Le gestionnaire agile dans les lignes de tir

June 10th, 2010 6 comments

Coincé entre sa direction qui ne comprend pas encore les enjeux et les répercussions de la mise en place d’une approche de gestion de projet agile  et son équipe qui maintenant prend ses responsabilités, le manager d’une équipe agile reçoit des balles de toute part.

Bien entendu, tout le monde ne souhaite qu’une chose, réussir le projet. Cependant, les 3 protagonistes n’ont pas le même point de vue sur ce projet. Ils n’ont pas les mêmes connaissances de l’ampleur, du détail et de la difficulté de l’ouvrage. Ils n’ont pas non plus les mêmes besoins aux mêmes moments pour se rassurer (ou être rassurer) sur les chances de réussite ou sur la santé du projet.

Le gestionnaire agile dans les lignes de tir

Le gestionnaire agile dans les lignes de tir (photo by http://www.flickr.com/photos/mashleymorgan)

Lorsque qu’après avoir convenu qu’une première livraison de 2 mois permettrait de lever les risques et d’obtenir une ‘tranche’ verticale de logiciel fonctionnel, afin estimer de façon plus sereine le reste du projet, la direction décide de demander à l’équipe de réestimer la totalité du backlog après seulement 1 mois de travail, la fusillade éclate et le gestionnaire ou manager agile se retrouve dans les lignes de tir.

Satisfaire la demande de la direction ou soutenir l’équipe qui est tout à fait d’accord de réestimer le backlog, mais seulement après la release, une fois qu’elle aura l’information pertinente qu’elle cherche à obtenir.

C’est à ce moment là que le manager « au service de l’équipe » devrait faire son apparition. Être au soutient de l’équipe et l’éducateur de la direction.

Il doit être en mesure de répondre clairement aux interrogations des uns et des autres et d’expliquer à chacun les besoins de l’autre comme par exemple :

  • Pourquoi la direction veut-elle une réestimation maintenant? Y a-t-il un besoin concret qui échappe à l’équipe comme par exemple une communication stratégique ou bien est-ce simplement une crainte, une insécurité générée par les nouvelles façons de faire, le nouveau reporting?
  • Peut-on patienter encore quelques semaines? Admettons que les estimés préliminaires sont faux. Normal, ce sont des estimés! Ceux d’aujourd’hui, réalisés avec des connaissances encore incomplètes sur des risques identifiés, ne seront-ils  pas aussi faux? Seront-ils plus pertinent s’ils sont établits dans 4 semaines une fois les risques levés?
  • Pourquoi l’équipe ne souhaite-t-elle pas réestimer maintenant? A-t-elle peur? Refuse-t-elle de communiquer, d’être transparent vis-à-vis de la direction? Pense-t-elle que l’investissement à ce moment donné n’est pas rentable? Manque-t-il des informations nécessaires?

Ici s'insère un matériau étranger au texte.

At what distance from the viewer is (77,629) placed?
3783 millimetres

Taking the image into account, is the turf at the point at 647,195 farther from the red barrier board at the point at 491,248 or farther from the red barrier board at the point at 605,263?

Les arguments de tous seront valables. Alors que doit faire le manager? Rester au milieu et prendre les balles? Ne satisfaire personne? Ou bien se positionner et prendre le risque de décevoir sa direction ou son équipe?

Pour ma part, je pense que le calcul à faire est celui du succès de l’équipe. Est-ce qu’une journée d’estimation rapporte plus qu’une journée à coder pendant laquelle on apprend sur les risques techniques que l’on doit affronter? À certains moments peut-être, à d’autres non. Ce qui est certain c’est qu’une équipe frustrée qui ne se sent pas soutenue, est moins productive et performante.

Faire le calcul de répondre à la demande de la direction sans tenir compte de l’équipe est peut-être bon pour la carrière, mais n’est pas le meilleur moyen d’aboutir à une équipe auto-organisée, performante, motivée et responsable. Il est plus pertinent d’éduquer la direction, de la rassurer, de lui expliquer que l’équipe ne juge pas pertinent de réévaluer maintenant mais qu’elle le fera dès que possible et qu’il faut lui faire confiance. Il est aussi judicieux d’expliquer qu’en Scrum cette (ré)estimation est permanente et fait partie du cadre.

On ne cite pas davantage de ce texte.